More questions than answers
25 July 2017
There has been no shortage of questions around the UK outlook since the vote to leave the EU. The one which has been perplexing economists most remains unanswered; how will exit affect the economy over the short term? Certainly the initial fall- out was mild, with growth underpinned by undeterred consumers. However, there is evidence that activity is now wavering, as rising inflation puts pressure on households (see Chart 3). Growth slowed materially in Q1 to 0.9% annualised, with weaker consumption partly to blame. Is this a blip? Growth data for Q2 released later this week will complete the story for the first half of the year. Data have been mixed, with retail sales posting a weather supported rebound, while other items of consumer spending, such as car sales, have been soft. Meanwhile, industrial production, construction and trade data have all been weak. Another quarter of below-trend growth would provide further evidence of faltering activity. However, we will have to wait until the second half of the year to get the full picture. Our expectations are for consumer spending to remain weak due to pressure on real incomes (despite a tightening labour market). This is expected to weigh on growth, with few signs that better activity in the export and production sectors will provide sufficient compensation.
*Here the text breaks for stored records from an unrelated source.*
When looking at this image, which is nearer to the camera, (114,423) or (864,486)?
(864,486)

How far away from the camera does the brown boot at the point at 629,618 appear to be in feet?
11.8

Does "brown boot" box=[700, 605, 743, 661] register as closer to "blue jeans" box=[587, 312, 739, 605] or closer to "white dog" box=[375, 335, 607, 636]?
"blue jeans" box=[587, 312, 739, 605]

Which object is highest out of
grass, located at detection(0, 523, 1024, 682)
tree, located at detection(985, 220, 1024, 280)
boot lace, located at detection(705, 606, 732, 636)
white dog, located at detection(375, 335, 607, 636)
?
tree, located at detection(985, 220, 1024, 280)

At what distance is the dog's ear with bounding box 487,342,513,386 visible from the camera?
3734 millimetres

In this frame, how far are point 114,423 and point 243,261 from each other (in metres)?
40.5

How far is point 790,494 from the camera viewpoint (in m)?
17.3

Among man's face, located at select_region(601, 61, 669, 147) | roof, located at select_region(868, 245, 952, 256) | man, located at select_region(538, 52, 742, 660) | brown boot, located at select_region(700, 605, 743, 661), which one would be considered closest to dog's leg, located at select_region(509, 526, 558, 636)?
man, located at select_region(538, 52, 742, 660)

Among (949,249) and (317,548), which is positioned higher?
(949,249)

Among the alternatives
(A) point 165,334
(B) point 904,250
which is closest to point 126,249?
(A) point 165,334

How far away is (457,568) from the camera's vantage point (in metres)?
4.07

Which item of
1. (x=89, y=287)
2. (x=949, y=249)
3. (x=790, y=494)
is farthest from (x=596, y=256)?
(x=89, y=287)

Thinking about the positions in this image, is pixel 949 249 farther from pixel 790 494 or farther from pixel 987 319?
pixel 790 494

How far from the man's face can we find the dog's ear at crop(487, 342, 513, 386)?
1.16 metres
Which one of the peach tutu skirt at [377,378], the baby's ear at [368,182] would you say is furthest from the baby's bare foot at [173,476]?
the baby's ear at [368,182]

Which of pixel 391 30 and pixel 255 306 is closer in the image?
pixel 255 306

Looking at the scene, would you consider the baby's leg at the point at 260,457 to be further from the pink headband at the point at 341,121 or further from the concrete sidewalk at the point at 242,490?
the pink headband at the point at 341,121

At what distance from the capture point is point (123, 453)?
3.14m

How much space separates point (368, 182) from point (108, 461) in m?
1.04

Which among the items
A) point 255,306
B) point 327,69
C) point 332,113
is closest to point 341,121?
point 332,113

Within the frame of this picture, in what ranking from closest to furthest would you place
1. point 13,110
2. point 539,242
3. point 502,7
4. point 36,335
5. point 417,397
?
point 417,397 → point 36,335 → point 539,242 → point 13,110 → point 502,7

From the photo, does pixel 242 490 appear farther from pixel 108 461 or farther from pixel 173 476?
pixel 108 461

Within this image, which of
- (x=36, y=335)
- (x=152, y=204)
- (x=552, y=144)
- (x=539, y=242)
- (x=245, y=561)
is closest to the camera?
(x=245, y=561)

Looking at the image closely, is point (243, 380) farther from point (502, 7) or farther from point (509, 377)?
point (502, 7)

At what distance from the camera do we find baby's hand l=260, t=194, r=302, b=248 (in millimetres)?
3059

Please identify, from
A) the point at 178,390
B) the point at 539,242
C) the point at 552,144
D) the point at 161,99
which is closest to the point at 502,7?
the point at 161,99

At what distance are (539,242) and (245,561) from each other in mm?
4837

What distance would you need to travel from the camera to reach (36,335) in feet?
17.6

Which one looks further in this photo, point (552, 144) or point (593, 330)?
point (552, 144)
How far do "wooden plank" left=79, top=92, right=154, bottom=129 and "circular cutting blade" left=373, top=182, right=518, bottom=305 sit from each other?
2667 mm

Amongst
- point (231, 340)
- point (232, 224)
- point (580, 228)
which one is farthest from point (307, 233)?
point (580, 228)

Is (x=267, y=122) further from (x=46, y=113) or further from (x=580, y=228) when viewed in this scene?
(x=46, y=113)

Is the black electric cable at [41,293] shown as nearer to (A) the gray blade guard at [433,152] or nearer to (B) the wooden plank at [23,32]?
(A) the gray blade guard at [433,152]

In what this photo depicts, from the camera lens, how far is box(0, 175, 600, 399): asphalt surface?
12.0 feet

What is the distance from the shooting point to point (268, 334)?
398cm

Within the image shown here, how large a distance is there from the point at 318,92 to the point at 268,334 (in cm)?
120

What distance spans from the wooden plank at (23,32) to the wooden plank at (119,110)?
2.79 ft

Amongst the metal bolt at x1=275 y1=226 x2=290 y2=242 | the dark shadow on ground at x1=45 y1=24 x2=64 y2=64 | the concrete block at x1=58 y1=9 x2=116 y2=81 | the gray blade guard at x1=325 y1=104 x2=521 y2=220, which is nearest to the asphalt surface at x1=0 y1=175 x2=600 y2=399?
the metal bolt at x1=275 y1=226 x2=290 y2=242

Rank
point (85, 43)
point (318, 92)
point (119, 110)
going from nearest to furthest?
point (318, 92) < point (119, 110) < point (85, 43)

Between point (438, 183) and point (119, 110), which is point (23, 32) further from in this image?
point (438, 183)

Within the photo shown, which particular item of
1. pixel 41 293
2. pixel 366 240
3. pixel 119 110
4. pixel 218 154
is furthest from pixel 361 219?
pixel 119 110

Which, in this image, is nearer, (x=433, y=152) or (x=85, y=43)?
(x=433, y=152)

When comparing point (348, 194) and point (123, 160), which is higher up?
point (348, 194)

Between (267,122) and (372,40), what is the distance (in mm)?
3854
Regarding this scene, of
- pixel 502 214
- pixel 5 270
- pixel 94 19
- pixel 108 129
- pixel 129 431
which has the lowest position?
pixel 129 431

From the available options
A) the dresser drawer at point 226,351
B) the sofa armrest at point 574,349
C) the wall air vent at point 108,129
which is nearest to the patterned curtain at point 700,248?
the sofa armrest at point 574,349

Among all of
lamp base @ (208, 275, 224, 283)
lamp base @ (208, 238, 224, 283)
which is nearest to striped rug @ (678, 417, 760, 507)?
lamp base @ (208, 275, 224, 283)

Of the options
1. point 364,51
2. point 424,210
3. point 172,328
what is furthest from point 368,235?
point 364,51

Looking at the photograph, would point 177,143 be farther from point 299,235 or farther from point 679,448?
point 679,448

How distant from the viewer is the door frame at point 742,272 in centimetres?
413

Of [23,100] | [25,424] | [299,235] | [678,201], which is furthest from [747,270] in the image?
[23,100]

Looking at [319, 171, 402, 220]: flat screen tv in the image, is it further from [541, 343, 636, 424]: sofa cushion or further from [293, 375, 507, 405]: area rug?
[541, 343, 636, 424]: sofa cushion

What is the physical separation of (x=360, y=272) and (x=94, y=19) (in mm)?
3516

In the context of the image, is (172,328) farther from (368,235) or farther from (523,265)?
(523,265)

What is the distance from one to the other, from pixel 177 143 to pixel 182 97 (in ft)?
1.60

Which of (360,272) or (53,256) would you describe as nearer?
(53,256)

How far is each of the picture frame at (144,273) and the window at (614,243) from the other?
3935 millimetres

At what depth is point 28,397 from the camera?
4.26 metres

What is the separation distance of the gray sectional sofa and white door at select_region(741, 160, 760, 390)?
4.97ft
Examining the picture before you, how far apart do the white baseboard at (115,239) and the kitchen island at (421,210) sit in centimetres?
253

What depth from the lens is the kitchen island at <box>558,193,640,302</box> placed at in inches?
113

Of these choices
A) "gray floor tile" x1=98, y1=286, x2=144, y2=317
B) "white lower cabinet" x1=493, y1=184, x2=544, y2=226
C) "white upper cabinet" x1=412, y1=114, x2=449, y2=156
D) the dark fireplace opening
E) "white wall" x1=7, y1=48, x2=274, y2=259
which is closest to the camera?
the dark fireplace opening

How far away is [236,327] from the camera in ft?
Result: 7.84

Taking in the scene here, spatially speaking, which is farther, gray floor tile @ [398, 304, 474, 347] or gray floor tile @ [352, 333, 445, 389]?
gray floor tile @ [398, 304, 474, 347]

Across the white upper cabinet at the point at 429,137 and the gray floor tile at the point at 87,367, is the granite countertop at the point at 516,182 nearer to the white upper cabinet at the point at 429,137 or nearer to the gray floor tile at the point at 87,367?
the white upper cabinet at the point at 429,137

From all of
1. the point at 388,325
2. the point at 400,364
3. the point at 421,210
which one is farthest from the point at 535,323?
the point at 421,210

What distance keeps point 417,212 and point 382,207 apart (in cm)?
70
The next natural question relates to the monetary policy outlook. How will an increasingly fractured Bank of England (BoE) steer policy through the rest of the year (see Chart 4). This will of course be influenced by how the issues above pan out. However, more difficult to predict is the extent to which the Bank’s reaction function might have changed. In the wake of the referendum the Bank eased policy proactively and left loose policy settings in place even when the economy performed better than feared. This seemed to reflect a ‘dovish’ tilt on the Monetary Policy Committee (MPC), with risks around the outlook judged to be firmly to the downside. However, is this cautious bias still in place? More ‘hawkish’ elements have already called for a withdrawal of last year’s rate cut and Chief Economist Haldane has flagged that the balance of risks around policy have shifted. Certainly if growth does not slow as we expect then rate hikes look likely sooner rather than later. If our forecast slowdown materialises, the response is not completely clear cut. On balance we expect weaker activity to justify unchanged interest rates, particularly given the already considerable pressure on households. However, this may still be contentious for the MPC, especially if slower growth does not lead to a deterioration in the labour market.
The final point of interest through the rest of the year relates to Brexit negotiations. There are three key issues which need to be agreed upon before any discussion around what the future relationship between the UK and EU might look like; the size of the UK’s exit bill based on existing commitments; the rights of EU citizens living in the UK (and vice versa); and the Irish border. The degree of progress towards these issues will provide some useful signposts as to how constructive and easy future negotiations may prove. If agreement on these first steps is slow and painful this will exacerbate fears that the UK might be headed for a more acrimonious split with Europe, which would have deeper economic and market consequences.